Usted que me lee. Haga las maletas que se marcha seis meses a Japón. ¿No sabe japonés? No pasa nada. ¿Tampoco inglés? Da igual. Allí le pondré un traductor que estará unas ocho horas al día junto a usted. Irá a su lado mientras entrena, come, se ducha, cena, hace pipí…hasta las cinco de la tarde. Luego se quedará solo.
No se preocupe por la alimentación. Si en España se desayuna a las nueve, almuerza a las dos y media y cena a las nueve de la noche, en Japón eso cambiará. Desayunará a las seis, almorzará a las doce y cenará a las siete. Luego a dormir. ¡Ah! y vaya olvidándose de la dieta mediterránea, tortillas de papas o las croquetas de su madre. Aquello es otro tema. Pescado, sopas misho y noodles estarán prácticamente en su dieta diaria.
Ahora dígame si después de reflexionar sobre esto no estarían ustedes dos semanas pasándolo mal.
Shibasaki atraviesa por un brusco proceso de adaptación. No habla inglés y además es su primera salida con solo 24 años fuera de su país. Encima a España, donde la alimentación natural está cargada de aceites, sal y otros ingredientes a los que su organismo no está acostumbrado. Ni siquiera el agua o té saben igual. Súmenle el desfase del horario nutricional y la primera semana de jet lag. Lo que le pasa a Shibasaki le ocurre a cualquiera.

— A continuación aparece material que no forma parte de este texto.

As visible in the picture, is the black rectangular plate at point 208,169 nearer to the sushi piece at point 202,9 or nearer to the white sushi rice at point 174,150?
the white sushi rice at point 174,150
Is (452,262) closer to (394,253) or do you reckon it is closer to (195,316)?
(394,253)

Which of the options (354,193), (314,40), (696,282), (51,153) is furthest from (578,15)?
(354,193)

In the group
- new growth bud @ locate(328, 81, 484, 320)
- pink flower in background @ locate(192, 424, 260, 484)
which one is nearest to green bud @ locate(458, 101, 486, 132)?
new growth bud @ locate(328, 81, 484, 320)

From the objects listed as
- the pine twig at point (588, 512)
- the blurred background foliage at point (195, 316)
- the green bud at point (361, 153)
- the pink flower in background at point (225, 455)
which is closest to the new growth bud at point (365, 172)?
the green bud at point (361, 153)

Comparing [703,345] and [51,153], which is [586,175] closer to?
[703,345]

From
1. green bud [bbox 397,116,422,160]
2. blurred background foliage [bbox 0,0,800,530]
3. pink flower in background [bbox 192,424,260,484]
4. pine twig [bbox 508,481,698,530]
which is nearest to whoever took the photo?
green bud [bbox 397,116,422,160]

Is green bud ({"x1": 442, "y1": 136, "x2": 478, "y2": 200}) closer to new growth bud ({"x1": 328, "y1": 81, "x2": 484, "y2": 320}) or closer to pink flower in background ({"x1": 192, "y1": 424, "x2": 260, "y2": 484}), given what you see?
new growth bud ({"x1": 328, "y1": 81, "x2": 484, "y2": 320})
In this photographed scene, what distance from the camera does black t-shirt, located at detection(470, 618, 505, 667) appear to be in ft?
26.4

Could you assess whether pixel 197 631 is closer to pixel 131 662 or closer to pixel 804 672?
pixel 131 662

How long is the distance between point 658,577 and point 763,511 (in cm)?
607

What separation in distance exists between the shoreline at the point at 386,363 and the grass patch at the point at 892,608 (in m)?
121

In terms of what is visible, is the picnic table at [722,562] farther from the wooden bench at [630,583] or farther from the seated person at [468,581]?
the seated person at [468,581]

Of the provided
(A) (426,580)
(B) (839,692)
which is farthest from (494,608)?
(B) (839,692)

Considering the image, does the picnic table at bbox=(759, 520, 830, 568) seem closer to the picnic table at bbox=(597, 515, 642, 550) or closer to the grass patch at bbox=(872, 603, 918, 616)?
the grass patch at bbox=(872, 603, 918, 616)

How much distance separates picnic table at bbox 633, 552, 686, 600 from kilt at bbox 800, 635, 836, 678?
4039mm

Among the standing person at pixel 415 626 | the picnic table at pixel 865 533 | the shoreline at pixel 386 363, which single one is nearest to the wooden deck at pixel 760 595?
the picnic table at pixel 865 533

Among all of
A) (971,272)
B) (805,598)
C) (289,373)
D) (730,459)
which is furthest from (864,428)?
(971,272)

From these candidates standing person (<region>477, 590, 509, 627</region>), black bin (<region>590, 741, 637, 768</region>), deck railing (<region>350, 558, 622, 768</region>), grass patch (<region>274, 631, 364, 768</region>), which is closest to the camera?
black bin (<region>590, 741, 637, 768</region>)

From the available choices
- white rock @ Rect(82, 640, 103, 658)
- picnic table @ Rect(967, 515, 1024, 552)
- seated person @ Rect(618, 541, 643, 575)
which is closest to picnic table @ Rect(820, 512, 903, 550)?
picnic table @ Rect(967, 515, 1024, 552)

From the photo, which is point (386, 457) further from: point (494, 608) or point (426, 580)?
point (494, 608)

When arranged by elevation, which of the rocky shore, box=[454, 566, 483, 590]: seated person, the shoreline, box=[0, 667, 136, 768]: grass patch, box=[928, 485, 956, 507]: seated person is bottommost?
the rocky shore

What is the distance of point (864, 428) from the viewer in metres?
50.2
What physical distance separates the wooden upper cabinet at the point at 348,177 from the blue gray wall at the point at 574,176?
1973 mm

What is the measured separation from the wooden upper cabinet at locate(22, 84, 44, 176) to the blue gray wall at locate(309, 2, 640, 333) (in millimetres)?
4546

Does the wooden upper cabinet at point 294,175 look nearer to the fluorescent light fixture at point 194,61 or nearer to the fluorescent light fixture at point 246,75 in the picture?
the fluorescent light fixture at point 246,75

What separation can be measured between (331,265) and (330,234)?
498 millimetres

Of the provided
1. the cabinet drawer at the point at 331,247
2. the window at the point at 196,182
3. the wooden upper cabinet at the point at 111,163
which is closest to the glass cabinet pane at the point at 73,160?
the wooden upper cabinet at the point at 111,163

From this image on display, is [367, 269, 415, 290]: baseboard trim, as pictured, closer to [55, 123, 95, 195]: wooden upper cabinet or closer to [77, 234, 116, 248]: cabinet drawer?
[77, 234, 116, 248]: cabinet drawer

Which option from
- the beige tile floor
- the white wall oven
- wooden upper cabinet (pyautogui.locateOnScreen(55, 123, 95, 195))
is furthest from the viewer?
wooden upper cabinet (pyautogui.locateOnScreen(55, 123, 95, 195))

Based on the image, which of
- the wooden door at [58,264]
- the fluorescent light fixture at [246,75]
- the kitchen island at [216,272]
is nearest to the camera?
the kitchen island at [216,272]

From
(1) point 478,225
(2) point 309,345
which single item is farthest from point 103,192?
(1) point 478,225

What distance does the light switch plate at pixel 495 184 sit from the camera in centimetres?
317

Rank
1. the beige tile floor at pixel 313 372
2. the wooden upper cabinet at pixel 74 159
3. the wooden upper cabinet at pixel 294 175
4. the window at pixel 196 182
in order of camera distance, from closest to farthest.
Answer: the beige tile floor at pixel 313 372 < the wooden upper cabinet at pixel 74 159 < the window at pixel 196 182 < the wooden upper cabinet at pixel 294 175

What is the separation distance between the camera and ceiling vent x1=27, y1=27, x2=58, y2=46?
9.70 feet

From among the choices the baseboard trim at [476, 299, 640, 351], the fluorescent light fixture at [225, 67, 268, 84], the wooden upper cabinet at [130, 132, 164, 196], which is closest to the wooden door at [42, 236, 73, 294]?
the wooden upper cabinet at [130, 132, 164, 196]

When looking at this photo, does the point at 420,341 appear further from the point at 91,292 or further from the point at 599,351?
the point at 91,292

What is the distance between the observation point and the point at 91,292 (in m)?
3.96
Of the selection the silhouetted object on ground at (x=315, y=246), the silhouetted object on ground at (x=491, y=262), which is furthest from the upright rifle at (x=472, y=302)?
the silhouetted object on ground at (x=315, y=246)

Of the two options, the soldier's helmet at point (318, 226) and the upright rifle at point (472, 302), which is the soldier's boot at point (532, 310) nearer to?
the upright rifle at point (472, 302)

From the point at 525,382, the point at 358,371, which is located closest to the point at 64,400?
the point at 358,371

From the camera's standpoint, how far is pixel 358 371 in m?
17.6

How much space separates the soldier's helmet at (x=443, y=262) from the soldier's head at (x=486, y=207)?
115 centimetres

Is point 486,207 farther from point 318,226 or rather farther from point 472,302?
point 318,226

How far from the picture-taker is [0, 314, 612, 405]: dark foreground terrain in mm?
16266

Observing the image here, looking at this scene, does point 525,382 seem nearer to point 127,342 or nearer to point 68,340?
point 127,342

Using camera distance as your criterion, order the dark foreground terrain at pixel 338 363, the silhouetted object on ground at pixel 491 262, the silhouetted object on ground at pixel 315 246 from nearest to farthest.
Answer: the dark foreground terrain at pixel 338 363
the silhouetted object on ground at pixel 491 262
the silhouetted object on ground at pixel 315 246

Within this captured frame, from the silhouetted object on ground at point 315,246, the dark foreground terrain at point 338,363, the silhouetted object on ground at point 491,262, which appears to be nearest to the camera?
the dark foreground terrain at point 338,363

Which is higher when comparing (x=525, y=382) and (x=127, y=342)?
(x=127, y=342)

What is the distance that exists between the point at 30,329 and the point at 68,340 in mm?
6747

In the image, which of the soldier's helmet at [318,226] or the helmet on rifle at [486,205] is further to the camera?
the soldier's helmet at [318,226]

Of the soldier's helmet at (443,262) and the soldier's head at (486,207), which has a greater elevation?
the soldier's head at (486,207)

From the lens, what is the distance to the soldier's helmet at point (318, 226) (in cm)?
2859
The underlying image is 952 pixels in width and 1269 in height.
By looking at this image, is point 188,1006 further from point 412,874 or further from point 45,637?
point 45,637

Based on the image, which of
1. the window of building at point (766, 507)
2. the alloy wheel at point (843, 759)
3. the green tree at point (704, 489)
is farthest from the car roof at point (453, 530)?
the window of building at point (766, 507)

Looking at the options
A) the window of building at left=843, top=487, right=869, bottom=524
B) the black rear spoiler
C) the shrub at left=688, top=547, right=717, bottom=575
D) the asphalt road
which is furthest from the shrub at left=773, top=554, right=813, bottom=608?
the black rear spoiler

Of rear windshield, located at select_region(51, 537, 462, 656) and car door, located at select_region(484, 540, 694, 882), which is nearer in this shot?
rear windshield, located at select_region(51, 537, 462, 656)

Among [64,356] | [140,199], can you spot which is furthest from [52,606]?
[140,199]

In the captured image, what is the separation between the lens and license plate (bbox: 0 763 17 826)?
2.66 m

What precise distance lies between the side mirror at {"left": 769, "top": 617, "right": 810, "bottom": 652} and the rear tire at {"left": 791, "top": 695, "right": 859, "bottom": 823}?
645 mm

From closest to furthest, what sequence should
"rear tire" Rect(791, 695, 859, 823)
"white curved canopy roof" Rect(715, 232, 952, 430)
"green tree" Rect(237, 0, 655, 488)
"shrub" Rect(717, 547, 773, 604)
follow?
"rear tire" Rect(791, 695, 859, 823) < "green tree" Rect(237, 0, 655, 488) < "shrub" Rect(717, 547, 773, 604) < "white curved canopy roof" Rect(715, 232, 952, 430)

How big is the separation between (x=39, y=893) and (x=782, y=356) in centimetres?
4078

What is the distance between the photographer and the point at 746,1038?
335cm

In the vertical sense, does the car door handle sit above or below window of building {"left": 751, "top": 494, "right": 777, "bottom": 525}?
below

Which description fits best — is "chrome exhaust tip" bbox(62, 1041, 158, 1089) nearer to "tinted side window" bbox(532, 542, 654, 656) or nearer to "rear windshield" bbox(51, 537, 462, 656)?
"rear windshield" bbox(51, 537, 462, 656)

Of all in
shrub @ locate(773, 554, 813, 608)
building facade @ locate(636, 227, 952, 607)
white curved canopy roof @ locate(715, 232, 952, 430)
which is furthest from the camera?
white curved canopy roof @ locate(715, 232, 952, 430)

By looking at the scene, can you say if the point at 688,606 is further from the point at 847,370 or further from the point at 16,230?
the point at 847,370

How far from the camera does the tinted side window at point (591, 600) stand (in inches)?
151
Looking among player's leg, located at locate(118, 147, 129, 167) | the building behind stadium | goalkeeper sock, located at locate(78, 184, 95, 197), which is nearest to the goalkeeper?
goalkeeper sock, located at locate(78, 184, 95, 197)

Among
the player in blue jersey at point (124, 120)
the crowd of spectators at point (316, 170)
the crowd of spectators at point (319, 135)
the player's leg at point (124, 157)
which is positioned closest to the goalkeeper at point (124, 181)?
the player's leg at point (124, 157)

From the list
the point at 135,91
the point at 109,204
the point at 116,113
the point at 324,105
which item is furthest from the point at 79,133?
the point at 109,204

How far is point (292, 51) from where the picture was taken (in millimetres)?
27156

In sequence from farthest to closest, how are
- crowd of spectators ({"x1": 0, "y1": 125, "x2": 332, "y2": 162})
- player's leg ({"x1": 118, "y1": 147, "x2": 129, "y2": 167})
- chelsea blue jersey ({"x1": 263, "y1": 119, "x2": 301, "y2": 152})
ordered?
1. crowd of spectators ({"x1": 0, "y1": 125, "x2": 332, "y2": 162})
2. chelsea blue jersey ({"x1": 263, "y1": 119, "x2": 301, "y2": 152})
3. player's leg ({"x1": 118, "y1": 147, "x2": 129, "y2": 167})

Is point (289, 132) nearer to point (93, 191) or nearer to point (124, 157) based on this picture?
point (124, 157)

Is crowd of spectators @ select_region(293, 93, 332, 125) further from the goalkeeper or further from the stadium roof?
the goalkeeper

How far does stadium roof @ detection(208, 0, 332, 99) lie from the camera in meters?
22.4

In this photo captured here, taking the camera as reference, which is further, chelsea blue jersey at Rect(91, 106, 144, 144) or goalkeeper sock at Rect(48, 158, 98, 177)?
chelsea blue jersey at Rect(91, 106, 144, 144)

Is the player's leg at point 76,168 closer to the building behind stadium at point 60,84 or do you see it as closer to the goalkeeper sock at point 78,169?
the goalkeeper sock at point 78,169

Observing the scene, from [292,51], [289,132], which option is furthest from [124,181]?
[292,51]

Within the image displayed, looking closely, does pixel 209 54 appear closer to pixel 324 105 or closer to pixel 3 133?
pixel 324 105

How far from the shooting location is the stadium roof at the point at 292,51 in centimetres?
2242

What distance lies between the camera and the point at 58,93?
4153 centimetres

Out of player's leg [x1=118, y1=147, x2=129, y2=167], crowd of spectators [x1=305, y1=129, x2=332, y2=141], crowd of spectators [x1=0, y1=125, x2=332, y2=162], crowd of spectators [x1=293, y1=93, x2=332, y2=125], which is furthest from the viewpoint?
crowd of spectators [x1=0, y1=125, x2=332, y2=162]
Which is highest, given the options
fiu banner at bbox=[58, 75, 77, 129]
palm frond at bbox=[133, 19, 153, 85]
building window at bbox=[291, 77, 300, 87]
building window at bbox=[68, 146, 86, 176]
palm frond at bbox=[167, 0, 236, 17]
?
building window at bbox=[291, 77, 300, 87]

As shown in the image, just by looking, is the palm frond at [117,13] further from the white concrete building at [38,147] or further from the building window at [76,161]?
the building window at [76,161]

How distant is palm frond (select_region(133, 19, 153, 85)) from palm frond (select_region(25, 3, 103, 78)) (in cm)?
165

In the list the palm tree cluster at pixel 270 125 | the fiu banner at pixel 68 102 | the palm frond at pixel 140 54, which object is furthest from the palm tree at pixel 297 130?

No hagamos conjeturas ni nos adelantamos. Martí quiere que el futbolista esté cómodo, como mínimo, para saber sobre el campo si vale o no. Quizá debemos entre todos arroparlo. Y para eso hace falta comprensión y algo de cariño. En una semana más comenzará a entrenar con más ganas, interpretará mejor los gestos del entrenador y recuperará el peso que ha perdido por los condicionantes que les he explicado antes.
Quizá sea un bluf al final de todo esto, pero por intentarlo que no quede. ¡Ánimo Samurai!